If the compiler wishes to then "unroll" a loop because it has a constant number of iterations, and it decides "unrolling this is faster" [compilers decide these sort of things all the time, and often get it right], then the compiler may well do so. But you still have to write code that "checks".
If you want the syntactic nicety of being able to write repeat(x) {} then you could use a macro.
Something like:
#include <iostream>
#define repeat(x) for(int i = x; i--;)
int main()
{
repeat(10)
{
std::cout << i << std::endl;
}
return 0;
}
The implementation here also uses a comparison to zero in the for loop rather than the less than operator, which may be slightly faster.
Your attempts to optimize the loop by using some construct (incl. manually cutting & pasting the code) to optimize the loop's execution speed are ill-advised. Don't do it; it would probably "un-optimize" the execution speed instead.
In any C++ implementation I've ever encountered (MSVC 6.0, 2003, 2005, 2010, GCC various versions, Diab various versions), there is absolutely zero, sorry I didn't stress that enough, ZERO, time involved with allocating a loop counting variable, assuming any other variables were allocated for the function in which the loop counting variable is allocated. For a simple loop that makes no function calls, the loop counting variable may never even make it out to memory; it may be held entirely in a single CPU register for its entire lifetime. Even if it is stored in memory, it would be on the runtime stack, and space for it (and any other local variables) would be claimed all at once in a single operation, which takes no more or less time depending on the number of variables allocated on the stack. Local variables like your loop counter variable are allocated on the stack, and stack allocations are CHEAP CHEAP CHEAP, as opposed to heap allocations.

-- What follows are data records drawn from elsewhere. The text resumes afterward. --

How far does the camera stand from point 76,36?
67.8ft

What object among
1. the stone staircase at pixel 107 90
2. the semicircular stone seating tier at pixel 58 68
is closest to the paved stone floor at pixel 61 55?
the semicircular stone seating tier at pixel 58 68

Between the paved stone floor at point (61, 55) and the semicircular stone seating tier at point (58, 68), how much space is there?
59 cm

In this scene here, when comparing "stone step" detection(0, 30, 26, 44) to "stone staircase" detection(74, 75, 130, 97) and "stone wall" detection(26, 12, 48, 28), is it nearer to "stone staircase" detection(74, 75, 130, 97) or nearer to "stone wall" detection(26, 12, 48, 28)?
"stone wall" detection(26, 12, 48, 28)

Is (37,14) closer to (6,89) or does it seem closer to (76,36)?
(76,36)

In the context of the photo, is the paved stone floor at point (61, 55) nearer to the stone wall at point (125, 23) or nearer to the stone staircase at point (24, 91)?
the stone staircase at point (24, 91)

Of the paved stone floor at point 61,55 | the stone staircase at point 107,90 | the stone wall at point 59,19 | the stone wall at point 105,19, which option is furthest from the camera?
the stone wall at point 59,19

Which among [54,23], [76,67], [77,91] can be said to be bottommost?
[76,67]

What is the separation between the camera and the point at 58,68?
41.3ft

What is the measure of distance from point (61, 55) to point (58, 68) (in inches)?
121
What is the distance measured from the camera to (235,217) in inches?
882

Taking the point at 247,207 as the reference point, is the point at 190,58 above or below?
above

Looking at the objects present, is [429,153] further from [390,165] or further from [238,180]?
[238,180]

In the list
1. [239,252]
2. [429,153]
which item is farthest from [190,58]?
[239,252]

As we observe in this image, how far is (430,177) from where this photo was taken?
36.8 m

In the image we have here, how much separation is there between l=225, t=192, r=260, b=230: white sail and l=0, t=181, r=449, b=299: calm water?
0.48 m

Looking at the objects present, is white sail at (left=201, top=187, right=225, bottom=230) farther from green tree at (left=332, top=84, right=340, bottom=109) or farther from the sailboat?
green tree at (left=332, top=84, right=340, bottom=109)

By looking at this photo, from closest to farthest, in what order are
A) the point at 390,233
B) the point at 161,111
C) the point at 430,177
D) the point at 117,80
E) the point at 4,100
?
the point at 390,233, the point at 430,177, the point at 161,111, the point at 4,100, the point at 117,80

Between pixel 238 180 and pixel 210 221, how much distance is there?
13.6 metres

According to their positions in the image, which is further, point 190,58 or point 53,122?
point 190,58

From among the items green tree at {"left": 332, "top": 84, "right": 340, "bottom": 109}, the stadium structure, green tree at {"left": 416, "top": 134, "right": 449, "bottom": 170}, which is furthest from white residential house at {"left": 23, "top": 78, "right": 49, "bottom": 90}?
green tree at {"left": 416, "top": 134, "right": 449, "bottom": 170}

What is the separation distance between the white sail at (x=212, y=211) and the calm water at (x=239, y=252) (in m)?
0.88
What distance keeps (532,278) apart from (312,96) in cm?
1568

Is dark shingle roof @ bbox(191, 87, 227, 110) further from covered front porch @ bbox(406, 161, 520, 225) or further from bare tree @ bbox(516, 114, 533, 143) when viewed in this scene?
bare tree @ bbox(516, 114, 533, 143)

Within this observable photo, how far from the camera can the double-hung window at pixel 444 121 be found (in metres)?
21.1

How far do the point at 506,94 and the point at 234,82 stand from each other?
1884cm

Example loop counter variable allocation on the stack:
for (int i=0; i<50; ++i) {
....
}
Another example loop counter variable allocation on the stack:
int i = 0;
for (; i<50; ++i) {
....
}
Example loop counter variable allocated on the heap (don't do this; it's stupid):
int* ip = new int;
for (*ip=0; *ip<50; ++(*ip)) {
....
}
delete ip;
Now to address the issue of attempting to optimize your loop by manually copying & pasting instead of using a loop & counter:
What you're considering doing is a manual form of loop unrolling. Loop unrolling is an optimization that compilers sometimes use for reducing the overhead involved in a loop. Compilers can do it only if the number of iterations of the loop can be known at compile time (i.e. the number of iterations is a constant, even if the constant involves computation based on other constants). In some cases, the compiler may determine that it is worthwhile to unroll the loop, but often it won't unroll it completely. For instance, in your example, the compiler may determine that it would be a speed advantage to unroll the loop from 50 iterations out to only 10 iterations with 5 copies of the loop body. The loop variable would still be there, but instead of doing 50 comparisons of the loop counter, now the code only has to do the comparison 10 times. It's a tradeoff, because the 5 copies of the loop body eat up 5 times as much space in the cache, which means that loading those extra copies of the same instructions forces the cache to evict (throw out) that many instructions that are already in the cache and which you might have wanted to stay in the cache. Also, loading those 4 extra copies of the loop body instructions from main memory takes much, much longer than simply grabbing the already-loaded instructions from the cache in the case where the loop isn't unrolled at all.
So all in all, it's often more advantageous to just use only one copy of the loop body and go ahead and leave the loop logic in place. (I.e. don't do any loop unrolling at all.)